Only 18% of the US $28 billion directed towards climate finance projects by the world’s top six multilateral development banks in 2014 was focused on climate adaptation.
The rest was devoted to mitigating greenhouse gas emission, reveals the report commissioned by the World Bank along with top development banks covering Africa, Asia, Europe and South America.
Rachel Kyte, World Bank special envoy on climate change, said increasing investment in resilience was a concern for all the banks.
“Support is urgently needed now to support those who are most vulnerable,” she said in a statement sent to media.
From 2011-2014 the world’s top six multilateral development banks say they delivered $100 billion in climate specific finance. Of that 83% was in the form of loans, 9% in grants and 5% in guarantees. South Asia received 21% of the funds, followed by Latin America (17%), the Caribbean (17%), Central Asia (16%) and Sub-Saharan Africa (15%).
Last year the UN’s IPCC climate science panel warned sea levels will inch higher and extreme weather like floods and droughts will become more common as temperatures rise.
Even if governments agree a global pact to limit warming to 2C above pre-industrial levels, the risks and impacts of climate change will increase significantly, experts found.
Crop failure, mass migrations and damage to major cities could run up a damage bill of $250-500 billion a year by 2050, said a 2014 report from the UN environment body.
It cautioned that many of the world’s poorest countries are expected to be the worst hit by future climate impacts, but lack the technology, infrastructure and in some cases skills to cope.
The solutions range from flood defences to development of drought-resistant crops.
A new UN-backed Green Climate Fund is committed to directing half of its contributions to adaptation plans, but with only $10 billion banked its immediate impact will be small.
Richard Klein, a climate adaptation specialist at the Stockholm Environment Institute, told RTCC he was confident funds to build resilience would start to accelerate.
That would depend on new finance mechanisms such as green bonds and encouraging the private sector to take more of an interest in adaptation, he said.
“The amount will be growing due to political pressure for voluntary donations, but it won’t be enough to close the gap identified in the UNEP Adaptation Gap report.”
A 2014 UN report on climate finance flows suggested 11-24% was directed towards adaptation.

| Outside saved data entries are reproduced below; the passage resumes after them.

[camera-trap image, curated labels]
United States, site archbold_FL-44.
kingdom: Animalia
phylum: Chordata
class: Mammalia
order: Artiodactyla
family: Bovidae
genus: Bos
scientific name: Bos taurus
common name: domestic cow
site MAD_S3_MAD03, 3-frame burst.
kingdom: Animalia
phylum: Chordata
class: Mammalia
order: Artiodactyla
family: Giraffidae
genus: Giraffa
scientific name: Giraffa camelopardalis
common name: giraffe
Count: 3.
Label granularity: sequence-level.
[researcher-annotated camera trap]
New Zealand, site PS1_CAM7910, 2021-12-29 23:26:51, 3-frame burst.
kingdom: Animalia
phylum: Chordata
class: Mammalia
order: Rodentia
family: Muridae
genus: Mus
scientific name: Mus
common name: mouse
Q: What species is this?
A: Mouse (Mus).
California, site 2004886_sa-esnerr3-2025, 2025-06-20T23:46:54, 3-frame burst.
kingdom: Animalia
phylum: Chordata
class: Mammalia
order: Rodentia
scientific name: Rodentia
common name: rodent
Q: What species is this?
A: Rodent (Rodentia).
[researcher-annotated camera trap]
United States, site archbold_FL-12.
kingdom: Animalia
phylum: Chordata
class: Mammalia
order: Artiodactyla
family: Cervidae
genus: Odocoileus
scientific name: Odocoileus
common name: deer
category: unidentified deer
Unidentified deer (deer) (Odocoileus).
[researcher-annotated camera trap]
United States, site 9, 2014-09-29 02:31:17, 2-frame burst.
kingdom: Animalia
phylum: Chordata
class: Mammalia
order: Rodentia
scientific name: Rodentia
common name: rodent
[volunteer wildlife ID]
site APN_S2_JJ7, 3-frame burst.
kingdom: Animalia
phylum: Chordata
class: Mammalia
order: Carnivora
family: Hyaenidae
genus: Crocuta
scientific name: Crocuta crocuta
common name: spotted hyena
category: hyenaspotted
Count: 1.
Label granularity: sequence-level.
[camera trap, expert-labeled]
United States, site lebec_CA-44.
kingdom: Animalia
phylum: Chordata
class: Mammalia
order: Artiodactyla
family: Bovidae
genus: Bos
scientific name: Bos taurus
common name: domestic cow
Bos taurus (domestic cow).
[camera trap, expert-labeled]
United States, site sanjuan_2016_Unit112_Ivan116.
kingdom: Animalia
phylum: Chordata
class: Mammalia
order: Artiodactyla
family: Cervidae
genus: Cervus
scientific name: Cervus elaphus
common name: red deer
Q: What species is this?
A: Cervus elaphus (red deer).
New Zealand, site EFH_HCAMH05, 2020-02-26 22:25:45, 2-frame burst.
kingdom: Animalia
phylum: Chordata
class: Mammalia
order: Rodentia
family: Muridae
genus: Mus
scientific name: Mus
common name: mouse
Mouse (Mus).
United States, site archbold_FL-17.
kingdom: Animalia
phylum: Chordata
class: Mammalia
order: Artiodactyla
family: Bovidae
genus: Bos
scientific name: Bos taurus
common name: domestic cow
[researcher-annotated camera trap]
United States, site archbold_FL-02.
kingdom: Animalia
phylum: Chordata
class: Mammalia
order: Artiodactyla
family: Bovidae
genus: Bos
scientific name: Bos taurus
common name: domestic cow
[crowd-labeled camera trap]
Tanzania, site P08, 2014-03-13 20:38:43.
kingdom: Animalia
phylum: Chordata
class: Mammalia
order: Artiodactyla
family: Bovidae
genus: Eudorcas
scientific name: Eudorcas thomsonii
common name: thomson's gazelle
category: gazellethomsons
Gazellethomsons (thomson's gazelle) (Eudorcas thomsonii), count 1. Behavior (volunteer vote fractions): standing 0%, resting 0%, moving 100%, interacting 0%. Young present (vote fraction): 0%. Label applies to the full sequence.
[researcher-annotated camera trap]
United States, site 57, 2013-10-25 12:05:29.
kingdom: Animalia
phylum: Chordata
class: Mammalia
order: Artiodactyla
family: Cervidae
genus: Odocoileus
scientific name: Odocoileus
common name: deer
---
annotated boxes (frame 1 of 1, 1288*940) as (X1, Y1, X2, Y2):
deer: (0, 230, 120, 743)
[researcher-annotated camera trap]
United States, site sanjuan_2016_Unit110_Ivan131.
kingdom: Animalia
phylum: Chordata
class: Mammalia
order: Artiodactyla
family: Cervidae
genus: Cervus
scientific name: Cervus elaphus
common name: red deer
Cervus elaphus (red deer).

The Least Developed Countries Fund, Special Climate Change Fund and Adaptation Fund approved an average US $190 million per year between 2010 and 2012.
Raising levels of climate finance is one of the four “pillars” of a proposed UN climate agreement, set to be signed off in Paris later this year.
In 2010, industrialised countries vowed to deliver $100 billion a year by 2020 to help poorer states develop clean energy systems and cope with weather extremes.
Delivery on this has been slow and the sum is dwarfed by clean energy investment projections from 2015-2030 that the New Climate Economy report estimated to be in the region of $45 trillion.
Multilateral banks were planning to “stretch our balance sheets and crowd in more capital” as a result of a G7 request to focus on the low carbon economy, said Kyte.
Still, more funds will be required from public and private sources, with a UN-backed development finance meeting in Addis Abba next month expected to offer guidance on how this can be achieved.